Robert M. Thompson, Pastor
Corinth Reformed Church
150 Sixteenth Avenue NW
Hickory, North Carolina 28601
(© 2011 by Robert M. Thompson. Unless otherwise indicated, Scriptures quoted are from The Holy Bible, New International Version, Copyright 2011 by New York International Bible Society.)
As I begin today’s sermon, I am reminded of some bulletin bloopers our Office Assistant, Jan Ketcham, read to the staff this past week. I have heard them before, and you may have as well, but listen to a few of them again.
The low self-esteem support group just hung their heads even lower and breathed a deep sigh. I somewhat fear that a sermon titled “Warning!” may have the same effect on those with low spiritual self-esteem. So as we begin let me just ask you to choose which of these mental situations comes closest to where you are right now.
Situation #1: I’m struggling right now with self-doubt, spiritually and every other way. I’m not doing a very good job at anything I do, and I feel like I’m letting a lot of people down. I’m letting myself down. I don’t even think God likes me very much right now because of what I’ve done and what I do. I’m even afraid of God.
If this describes you, I need to tell you in advance that today’s sermon is not directed to you.
I preach messages from time to time that are for people in your situation, but this is not one of them. I wish we had the technology to give you a set of headphones and let you switch the channel to provide you the word you need today. Since we don’t have that technology, I can only hope you will try to filter this message.
Situation #2: I’m totally good with who I am and what I do. A lot of people may not like it, but it’s their problem. There may be some things that God doesn’t like either, but I think it will all work out all right in the end. There’s more good about me than bad and I don’t really need anyone else to tell me what to believe or how to live my life. I’ve got it pretty much figured out. I’m not afraid of anything of anyone.
This sermon is for you, or about those you know who may fit that category.
There is a third alternative, and we’ll come back to that at the end.
The Bible itself sometimes seems to give mixed messages. An example would be the quotes on the front of your bulletin, both from Jesus.

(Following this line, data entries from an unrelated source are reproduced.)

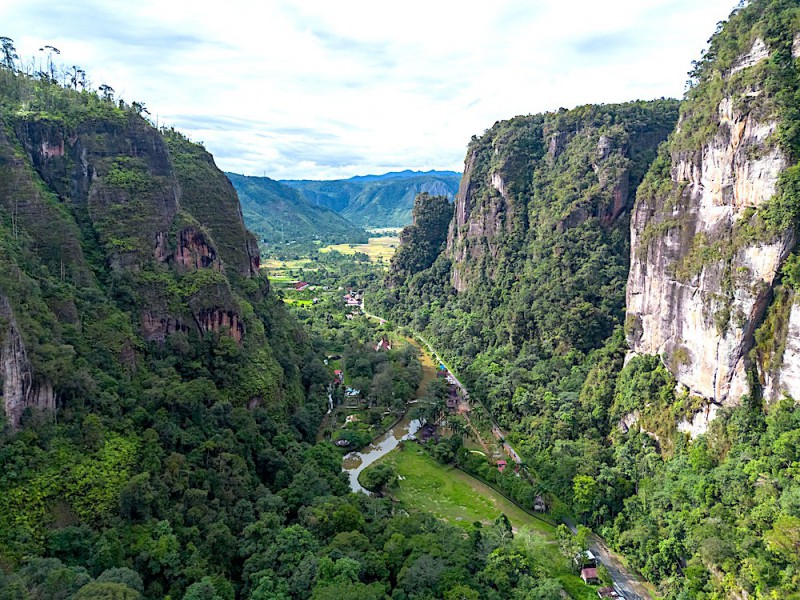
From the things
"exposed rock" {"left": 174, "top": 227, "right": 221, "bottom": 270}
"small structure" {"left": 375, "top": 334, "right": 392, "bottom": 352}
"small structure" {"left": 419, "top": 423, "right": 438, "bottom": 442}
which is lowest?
"small structure" {"left": 419, "top": 423, "right": 438, "bottom": 442}

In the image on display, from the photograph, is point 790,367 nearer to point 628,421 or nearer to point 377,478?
point 628,421

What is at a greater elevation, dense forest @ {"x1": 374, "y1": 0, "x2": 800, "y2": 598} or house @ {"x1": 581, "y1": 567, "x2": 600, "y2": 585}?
dense forest @ {"x1": 374, "y1": 0, "x2": 800, "y2": 598}

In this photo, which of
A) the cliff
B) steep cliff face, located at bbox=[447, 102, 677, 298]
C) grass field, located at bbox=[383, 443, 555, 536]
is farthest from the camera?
steep cliff face, located at bbox=[447, 102, 677, 298]

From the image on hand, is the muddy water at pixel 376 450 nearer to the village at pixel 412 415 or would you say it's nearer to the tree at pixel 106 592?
the village at pixel 412 415

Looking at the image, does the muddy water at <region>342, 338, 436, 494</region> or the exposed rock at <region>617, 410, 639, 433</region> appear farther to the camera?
the muddy water at <region>342, 338, 436, 494</region>

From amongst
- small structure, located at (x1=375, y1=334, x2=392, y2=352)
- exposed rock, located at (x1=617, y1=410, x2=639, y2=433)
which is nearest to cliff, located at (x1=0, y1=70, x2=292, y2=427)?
small structure, located at (x1=375, y1=334, x2=392, y2=352)

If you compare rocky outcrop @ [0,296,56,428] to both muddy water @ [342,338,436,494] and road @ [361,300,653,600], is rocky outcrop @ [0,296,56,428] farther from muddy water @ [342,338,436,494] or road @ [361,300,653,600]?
road @ [361,300,653,600]

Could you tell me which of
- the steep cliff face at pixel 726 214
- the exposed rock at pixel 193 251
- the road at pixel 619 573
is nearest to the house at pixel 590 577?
the road at pixel 619 573
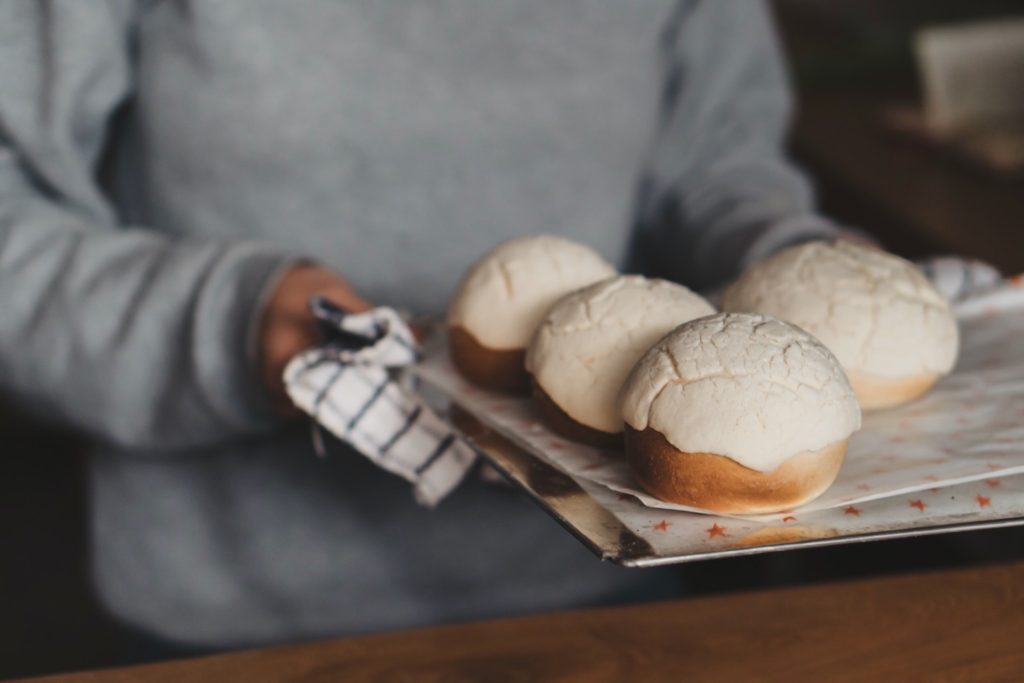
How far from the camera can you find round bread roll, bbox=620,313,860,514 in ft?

Both messages are central and oft-repeated in the Bible. Both need to be heard. It’s just that we tend to hear the wrong message. Those in Situation 1 tend to hear the warning, “Don’t take God’s grace for granted,” as another body slam to their sense of being loved and accepted. Those in Situation 2 tend to hear the assurance, “You are secure in God’s grace,” when it isn’t for them.
Hebrews 6:4-6 is hard to interpret. William Barclay says this “is one of the most terrible passages in Scripture.” When I’m done with it, you’re not necessarily going to feel better about this text. A simple clarification has eluded pastors and writers for two thousand years. Nobody seems to be able to explain everything in the text to everyone else’s satisfaction. I won’t be the first.
Sometimes it’s dangerous to oversimplify. Last week I told you about a new and controversial book, Love Wins, by megachurch pastor Rob Bell. I read the book this past week, and posted my thoughts on my blog, www.corinthpastorbob.com.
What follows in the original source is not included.